### [What to work on]
An exact restatement of the data below, with the pictures removed, is the required answer.

### [Information provided]
════════════════

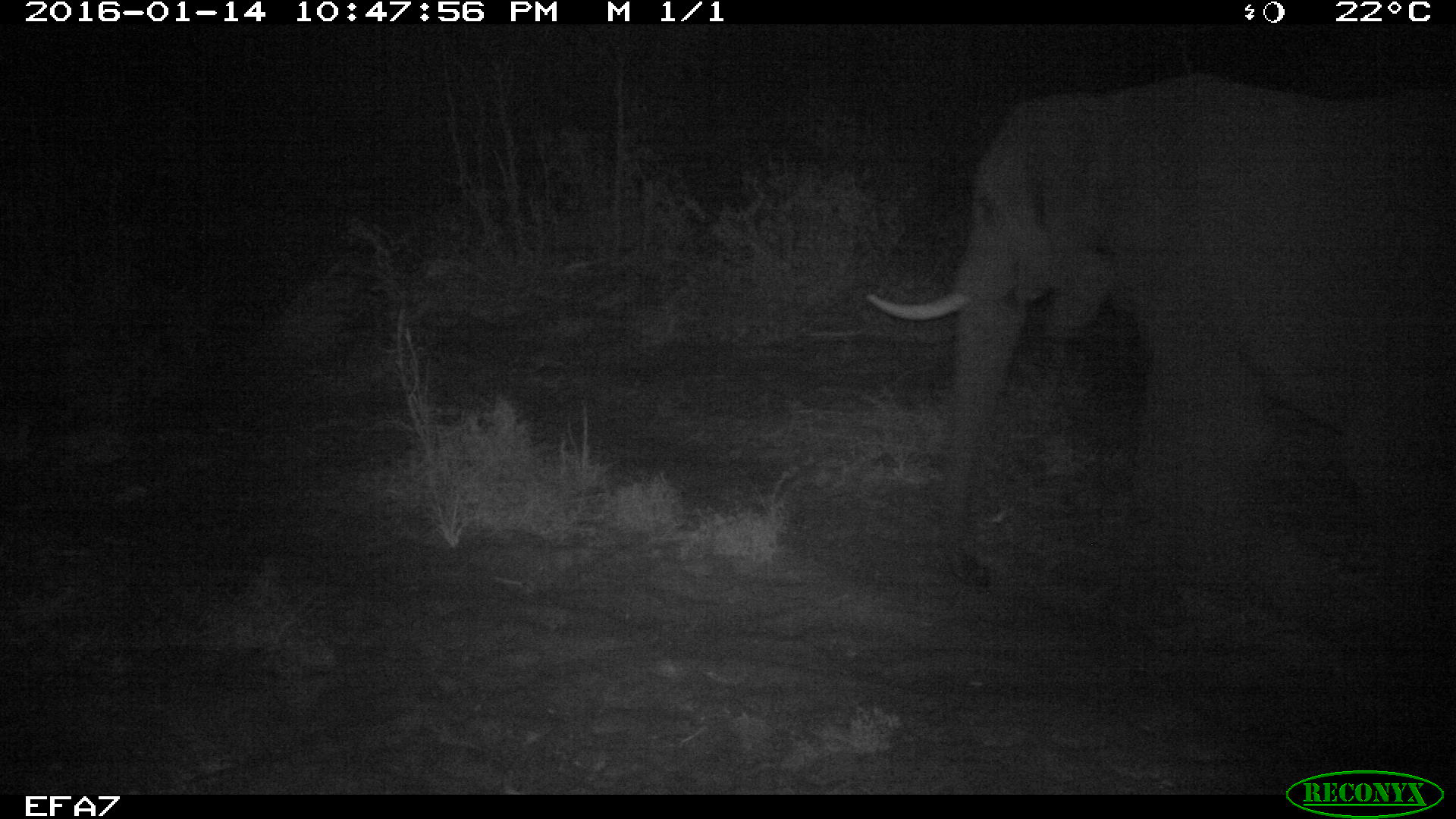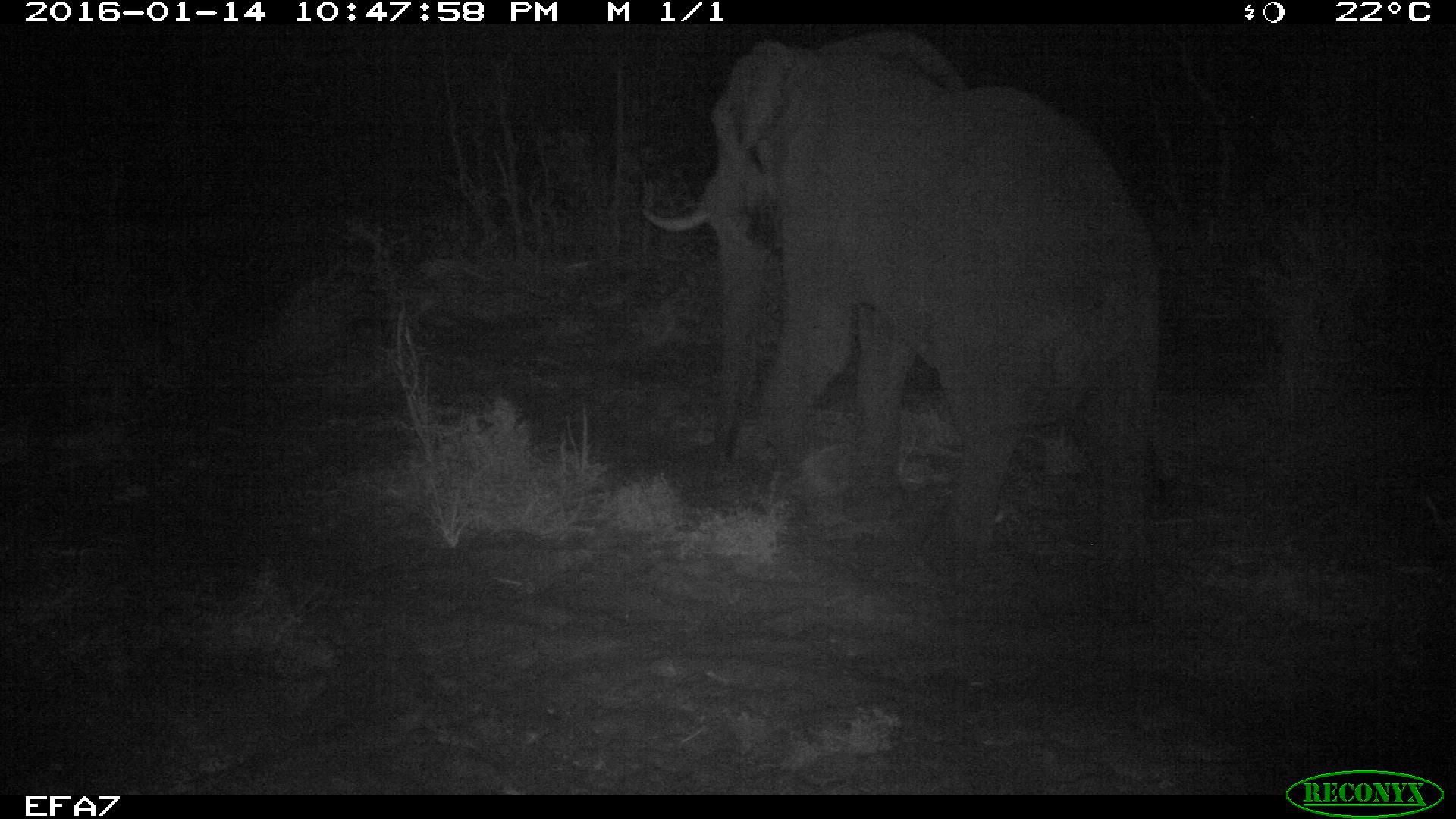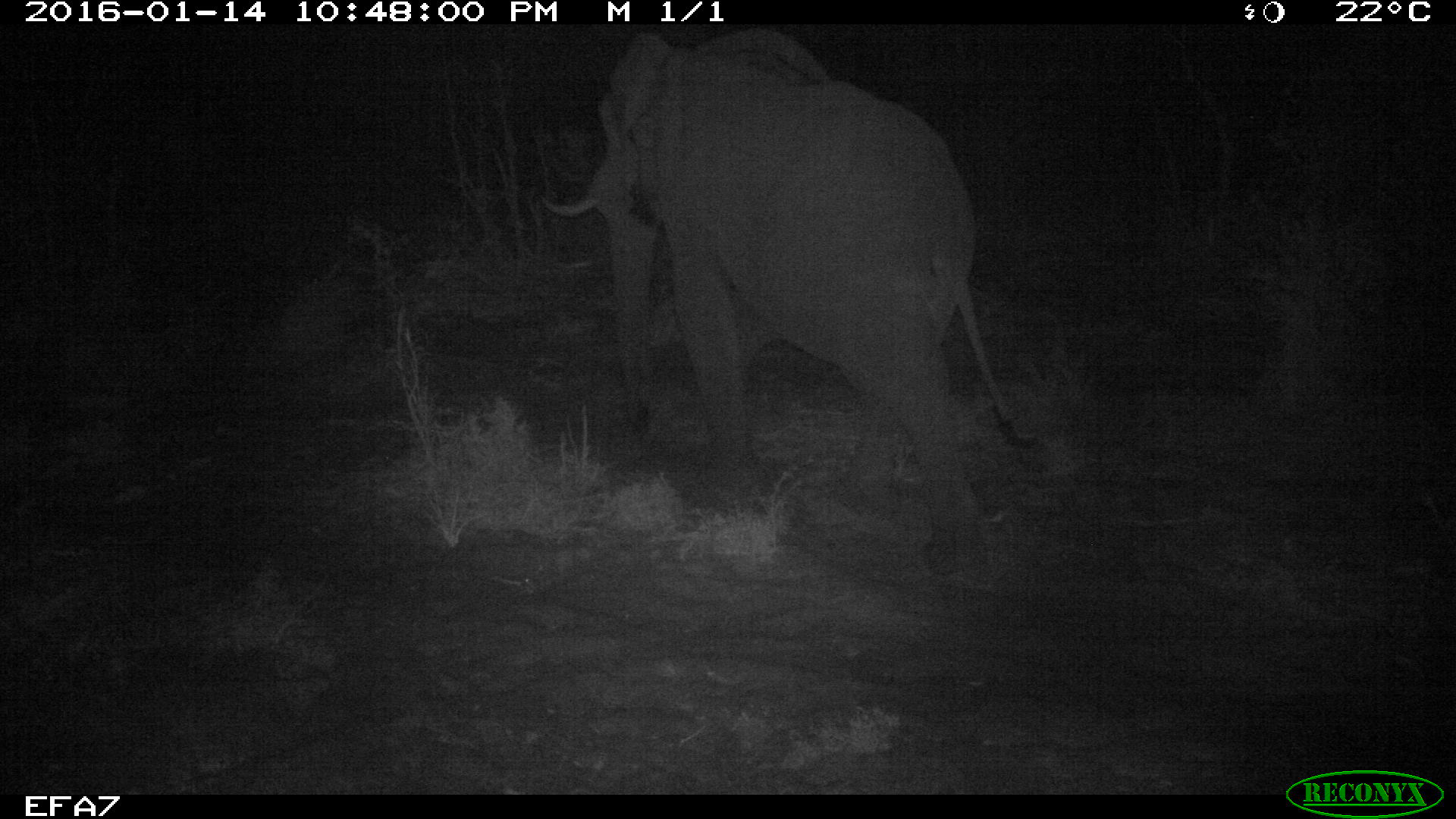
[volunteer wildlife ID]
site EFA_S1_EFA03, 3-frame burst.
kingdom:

════════════════

### [Solution]
[volunteer wildlife ID]
site EFA_S1_EFA03, 3-frame burst.
kingdom:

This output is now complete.